Retype the data below without altering anything.

———

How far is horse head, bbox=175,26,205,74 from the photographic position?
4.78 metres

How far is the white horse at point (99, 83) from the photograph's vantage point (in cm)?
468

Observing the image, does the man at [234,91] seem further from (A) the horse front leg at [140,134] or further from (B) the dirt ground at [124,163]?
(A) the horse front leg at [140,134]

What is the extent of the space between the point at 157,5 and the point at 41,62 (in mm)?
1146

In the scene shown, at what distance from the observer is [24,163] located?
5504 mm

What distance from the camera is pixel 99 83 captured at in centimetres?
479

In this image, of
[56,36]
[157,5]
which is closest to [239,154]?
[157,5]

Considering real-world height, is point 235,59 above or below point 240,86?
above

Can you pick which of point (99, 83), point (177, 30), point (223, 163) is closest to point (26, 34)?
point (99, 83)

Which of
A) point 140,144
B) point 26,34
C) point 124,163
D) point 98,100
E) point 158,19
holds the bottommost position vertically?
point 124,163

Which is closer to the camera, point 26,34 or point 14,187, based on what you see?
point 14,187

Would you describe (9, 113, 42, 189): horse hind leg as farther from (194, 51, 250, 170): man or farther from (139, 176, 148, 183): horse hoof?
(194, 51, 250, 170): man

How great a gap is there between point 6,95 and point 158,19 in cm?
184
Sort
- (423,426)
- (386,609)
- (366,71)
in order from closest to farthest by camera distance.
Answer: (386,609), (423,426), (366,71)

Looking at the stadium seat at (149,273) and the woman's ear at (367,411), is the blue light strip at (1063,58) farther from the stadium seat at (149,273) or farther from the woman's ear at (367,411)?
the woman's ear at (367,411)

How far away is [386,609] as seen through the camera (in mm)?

———

**Response to this exercise:**
How far is horse head, bbox=175,26,205,74 from the photographic position?
4.78 metres

How far is the white horse at point (99, 83) from the photograph's vantage point (in cm)?
468

Observing the image, does the man at [234,91] seem further from (A) the horse front leg at [140,134] or further from (B) the dirt ground at [124,163]?
(A) the horse front leg at [140,134]

What is the extent of the space between the point at 157,5 and the point at 41,62 (in mm)?
1146

In the scene shown, at what distance from the observer is [24,163] located?
5504 mm

What distance from the camera is pixel 99 83 captured at in centimetres?
479

In this image, of
[56,36]
[157,5]
which is closest to [239,154]?
[157,5]

Considering real-world height, is point 235,59 above or below point 240,86?
above

Can you pick which of point (99, 83), point (177, 30), point (223, 163) is closest to point (26, 34)?
point (99, 83)

Which of
A) point 140,144
B) point 26,34
C) point 124,163
D) point 98,100
E) point 158,19
holds the bottommost position vertically?
point 124,163

Which is closer to the camera, point 26,34 or point 14,187, based on what you see?
point 14,187

Would you describe (9, 113, 42, 189): horse hind leg as farther from (194, 51, 250, 170): man or farther from (139, 176, 148, 183): horse hoof?
(194, 51, 250, 170): man

How great a gap is there between point 6,95 and point 158,19 in cm?
184
Sort
- (423,426)
- (386,609)
- (366,71)
in order from closest to farthest by camera distance.
Answer: (386,609), (423,426), (366,71)

Looking at the stadium seat at (149,273) and the woman's ear at (367,411), is the blue light strip at (1063,58) farther from the stadium seat at (149,273) or farther from the woman's ear at (367,411)?
the woman's ear at (367,411)

How far away is [386,609] as seen through the camera (in mm)?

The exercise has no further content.